Cleaved SNAP-25 is mainly localized within cholinergic, SV2C-positive terminals in the retina. A, Confocal images of a single optical section through the inner plexiform layer showing colocalization of cleaved SNAP-25 (red) with choline acetyltransferase (ChAT; green). B, Confocal images of a single optical section through the inner plexiform layer showing colocalization of cleaved SNAP-25 (red) with SV2C (green). The ganglion cell layer is down.

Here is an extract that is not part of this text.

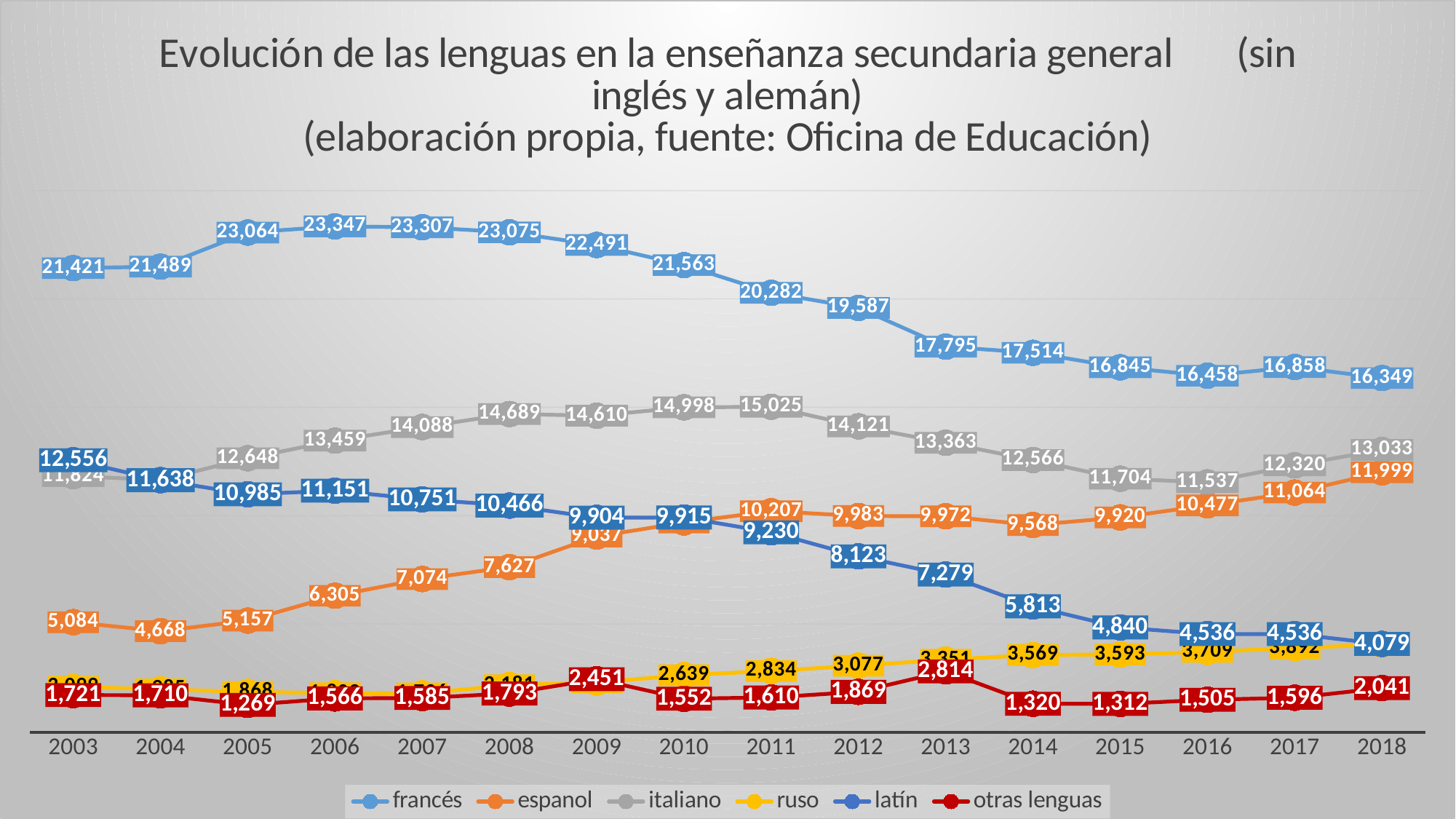
In which year does latín reach its lowest value? 2018 What is the value for otras lenguas in 2013? 2,814 Which is larger in 2018, the value for espanol or the value for italiano? italiano How many years are plotted along the x axis? 16 What is the difference between the francés values in 2003 and 2018? 5,072 In which year does francés reach its highest value? 2006 How many series does the legend list? 6 What is the value for francés in 2006? 23,347 What kind of chart is shown on the slide? line chart What is the value for italiano in 2011? 15,025 What is the value for latín in 2018? 4,079 Does the latín series rise or fall from 2003 to 2018? fall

Scale bar, 10 μm.

Figure 6.

Retrograde transport of active BoNT/A in the visual system. A, Experimental design. Adult rats were injected with BoNT/A into the SC. At day 3, the optic nerve (ON) was sectioned, and BoNT/E was delivered into the vitreous. Retinal tissue samples were dissected either 2 or 25 d after BoNT/E. B, Schematic representation of BoNT/A and BoNT/E cleavage sites. BoNT/E proteolysis removes the BoNT/A-truncated C-terminal peptide of SNAP-25. C, Immunoblotting for BoNT/A-cleaved SNAP-25 on retinal protein extracts in animals that received BoNT/A into the SC. Samples were taken 3 d after BoNT/A (BoNT/A, left lanes), and either 2 d (middle lanes) or 25 d (right lanes) after ON cut and intraocular injection of BoNT/E. The recovery of high levels of BoNT/A-altered SNAP-25 at the completion of BoNT/E effects indicates persistent activity of BoNT/A within the retina. Fifty micrograms of protein were loaded per lane. β-Tubulin, Internal standard. D, Quantification of the immunoblotting experiments. BoNT/A-damaged SNAP-25 is high 3 d after BoNT/A, decreases 2 d after intravitreal BoNT/E, and returns high 25 d after BoNT/E.

Figure 7.

Retrograde spread of BoNT/A effects in facial motoneurons. A, Immunoblotting showing expression of cleaved SNAP-25 in the facial nucleus 3 d after BoNT/A injection into the whisker pad. Nor, Tissue from a normal uninjected animal. One hundred micrograms of protein were loaded per lane. β-Tubulin, Internal standard. B, Confocal image of facial motoneurons (NeuN staining, green) surrounded by cleaved SNAP-25-immunopositive profiles (red). Scale bar, 20 μm.